Ideally, I would like a way to load my Keras model, supply it variables and get classification score, inside a C++/ROOT script.

If possible, I would also like to apply a PCA reduction on my data, where the PCA basis was computed with scikit-learn. I can skip that step, at the cost of final accuracy though.

Thank you for your help!

kialbert · July 18, 2017, 12:29pm

Hi,

There is some documentation to be found in the latest version of the TMVA User’s Guide here.

In summary it is an interface so that your training can take place inside of TMVA. You define your Keras model in python and save this to disk e.g., saved-model.h5. This can then be loaded and used as exemplified here. That example uses the python bindings for ROOT/TMVA, but the conversion to a C++ script should be straight forward.

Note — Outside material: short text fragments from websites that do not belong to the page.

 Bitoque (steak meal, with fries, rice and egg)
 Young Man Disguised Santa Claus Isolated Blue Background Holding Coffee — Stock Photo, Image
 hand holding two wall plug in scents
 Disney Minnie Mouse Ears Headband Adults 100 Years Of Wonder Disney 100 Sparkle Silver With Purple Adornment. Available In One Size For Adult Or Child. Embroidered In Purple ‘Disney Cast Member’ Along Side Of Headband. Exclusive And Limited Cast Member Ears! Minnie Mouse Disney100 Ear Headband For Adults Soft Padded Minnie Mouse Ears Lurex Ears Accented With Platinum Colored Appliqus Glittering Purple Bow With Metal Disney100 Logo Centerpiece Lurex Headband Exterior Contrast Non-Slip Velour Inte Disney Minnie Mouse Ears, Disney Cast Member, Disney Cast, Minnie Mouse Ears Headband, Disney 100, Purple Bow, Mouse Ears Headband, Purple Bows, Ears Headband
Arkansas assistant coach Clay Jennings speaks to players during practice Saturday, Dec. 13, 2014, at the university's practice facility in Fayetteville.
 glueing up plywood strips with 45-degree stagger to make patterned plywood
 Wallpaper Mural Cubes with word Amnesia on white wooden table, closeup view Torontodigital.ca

Perhaps @sergei can offer some additional information?

ddroz · July 18, 2017, 12:36pm

Thanks for the link for the latest User’s Guide! Will prove very useful.

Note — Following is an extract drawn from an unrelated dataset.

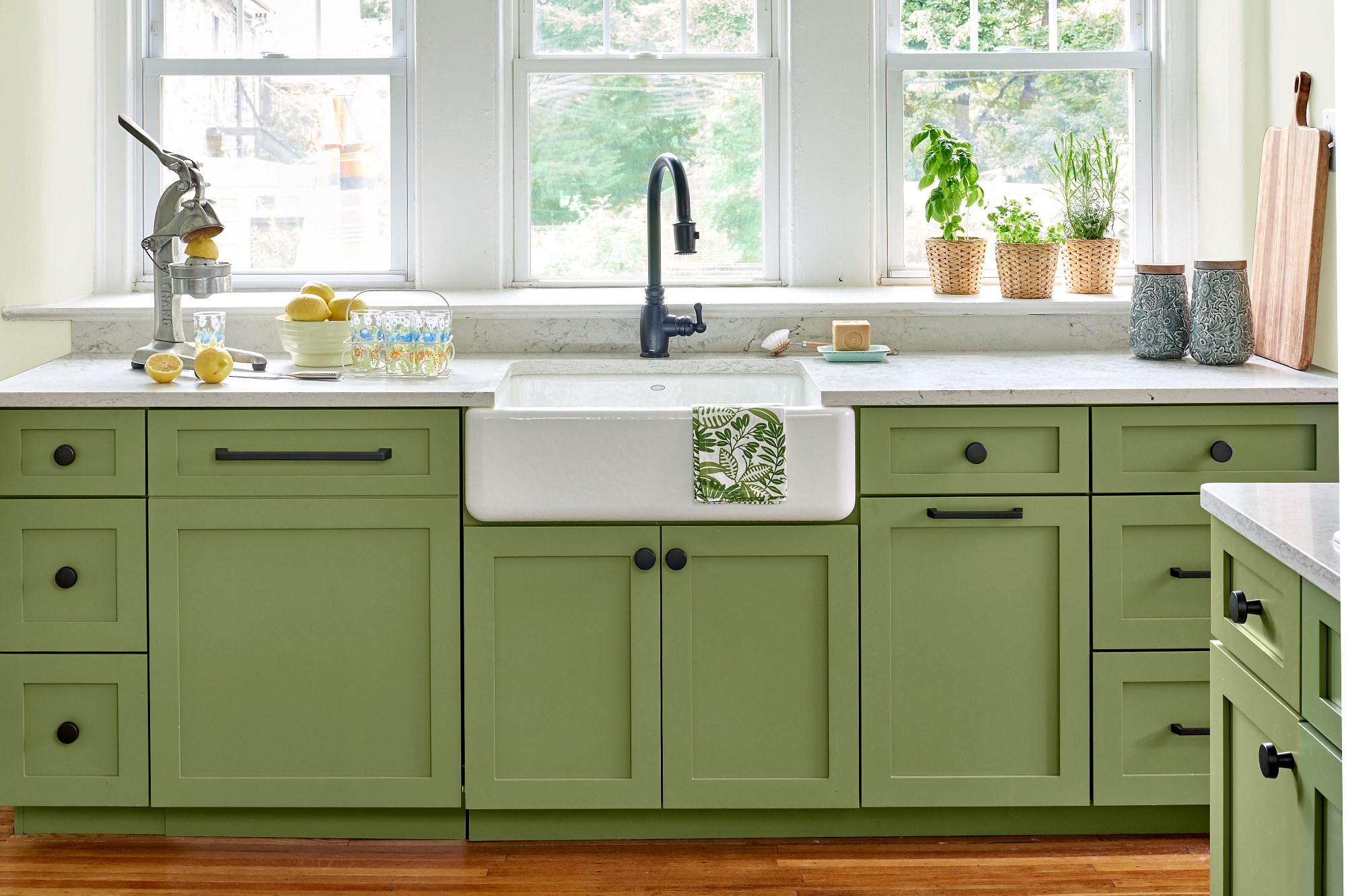 Green kitchen sink cabinets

If TMVA works by loading the untrained/compiled model from a h5 file, I suppose I could also save the trained model as a h5 file then load it inside TMVA and skip the training, directly doing predictions, right?

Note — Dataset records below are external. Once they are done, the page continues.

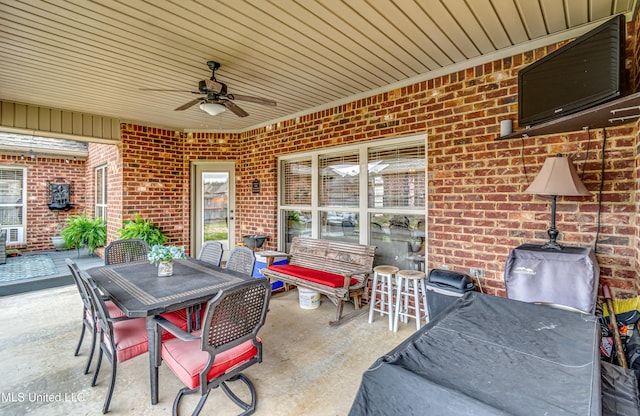 view of patio featuring ceiling fan and outdoor dining space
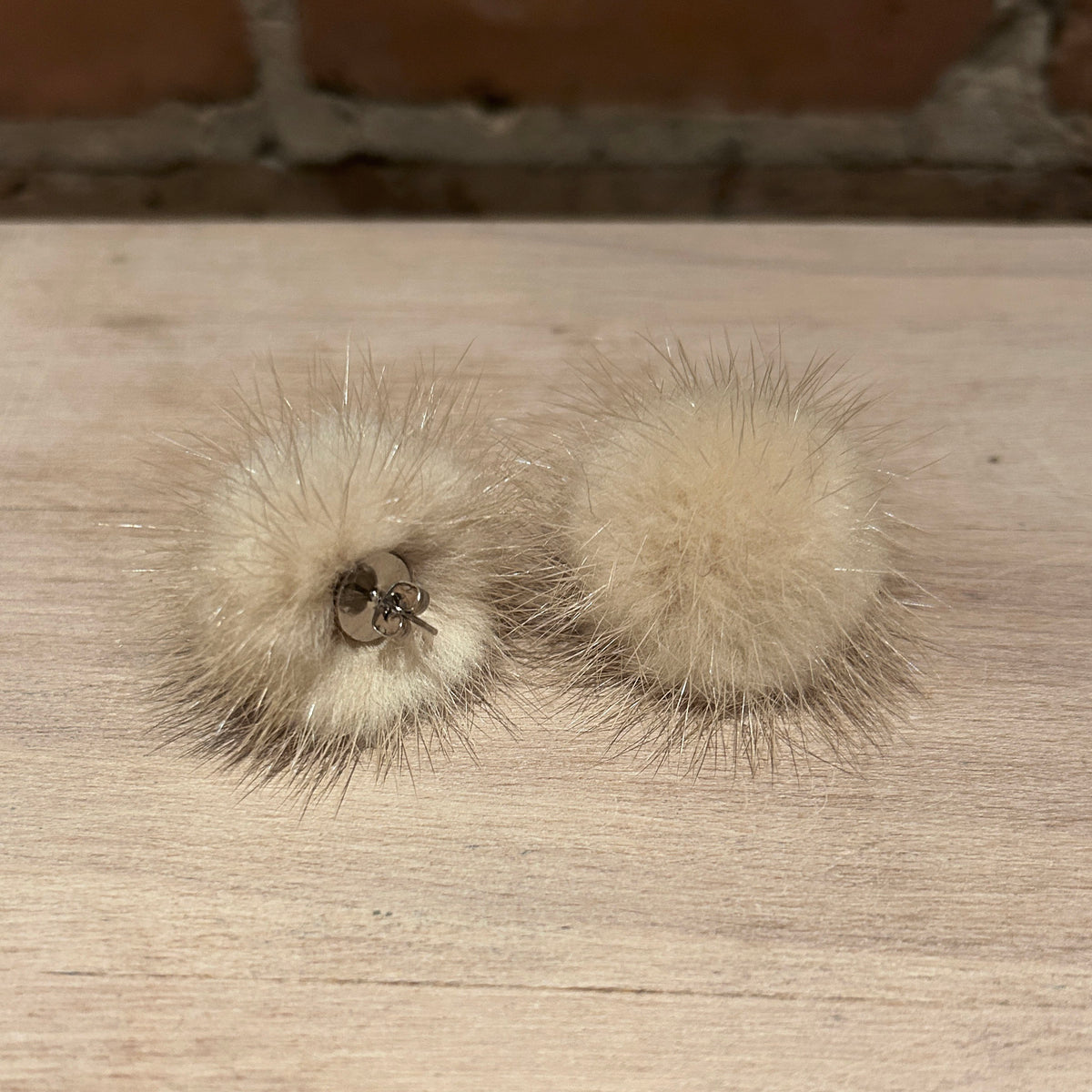 A pair of fluffy pom-pom earrings in a light cream or beige mink fur material, with a small silver metal ring detail on one earring, resting on a light wood surface.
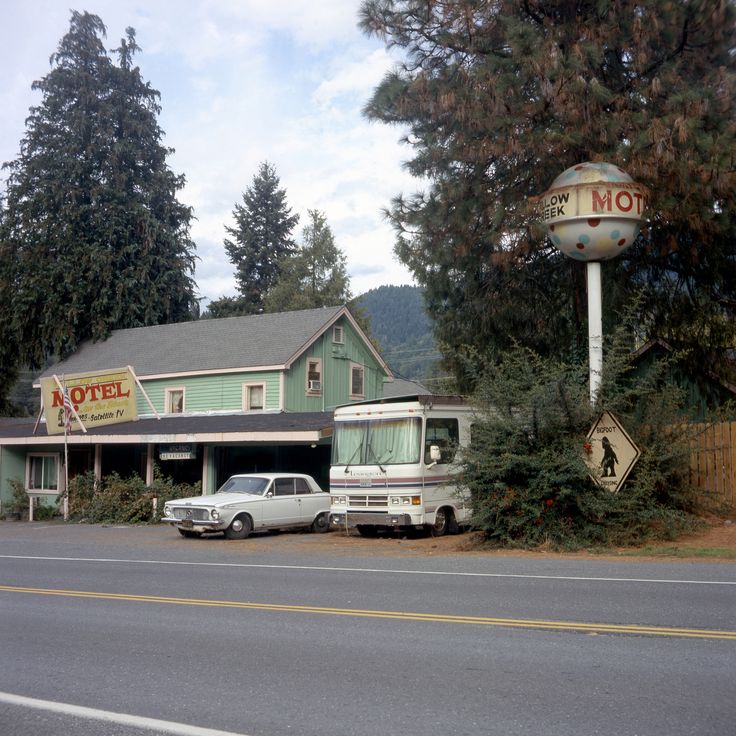 an rv parked in front of a motel next to a street sign and pine trees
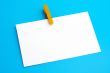 Isolated white paper with yellow clamp
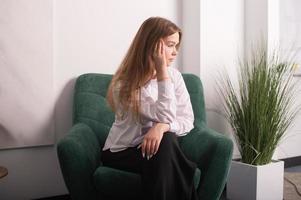 uma jovem menina dentro uma branco camisa é sentado dentro uma cadeira dentro a do psicólogo escritório foto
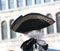 Noble man with wig and hat in the Piazza San Marco in Venice dur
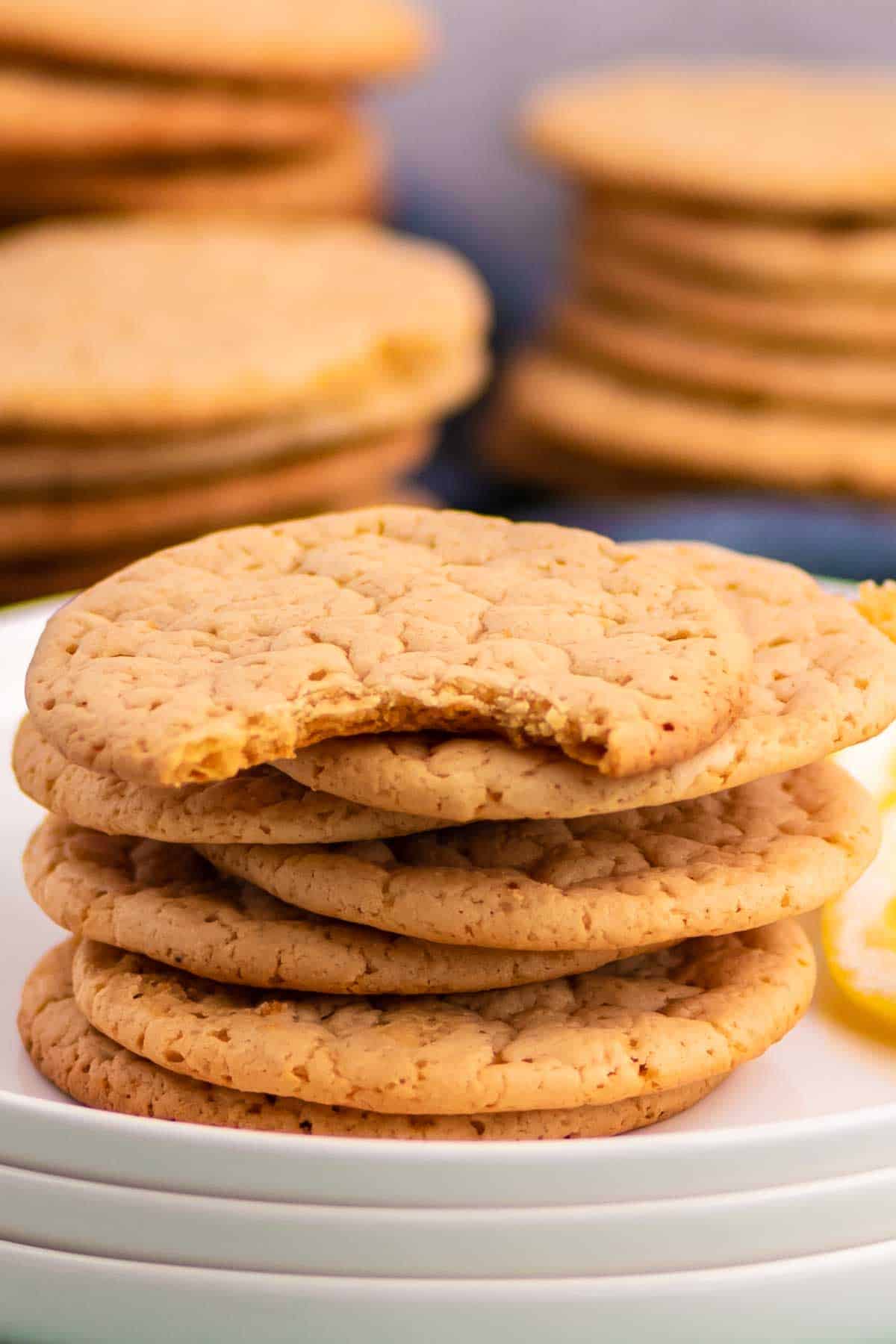 a stack of lemon shortbread cookies on white plates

kialbert · July 18, 2017, 12:48pm

No probs!

That should in theory work, but I think you have to be careful with how you set up your input variables in that case.

Happy coding!

swunsch · July 18, 2017, 2:24pm

Hi, I’ve done the interface and yes, this should work. There are some small design decision you have to take care of:

A neural net for binary classification needs two output nodes, such as a multiclass network with N classes needs N output nodes. Sigmoid activation and a single output node does not work in Classification mode, that would be a Regression here.
You are restricted to Keras 1.x, such as shipped with CVMFS at this time. Though, the fallbacks in Keras 2.0 could make it possible to use the new API (not yet tested).

Some examples are given in the folder /tutorials/tmva/keras. Now, the only problem is that the interface is designed to train the loaded model first following the TMVA workflow. Though, you can set in the model.compile(...) step of your model the learning rate to zero or something similar and train only 1 epoch. Then, you can use the application interface and the preprocessing performed by TMVA. It’s a small hack because the TMVA workflow is not application-only. As well, you can train for sth like 1 epoch a net with the same architecture and modify in the weights*.xml file the path to the trained model. This would work out as well, and you can use the TMVA reader in a C++ script.

Here’s a link to a Keras/TMVA/lwtnn tutorial I’ve given earlier this year. The second part covers the TMVA/Keras interface, and probably you are interested in the third part, which explain how to speed up the inference with lwtnn:

https://github.com/stwunsch/iml_keras_workshop/blob/master/slides/slides_iml_keras_workshop.pdf

Cheers!

ddroz · July 18, 2017, 2:51pm

Thank you for all the details and tips. I’ll have to look deeper into how I implement that, but this is very useful!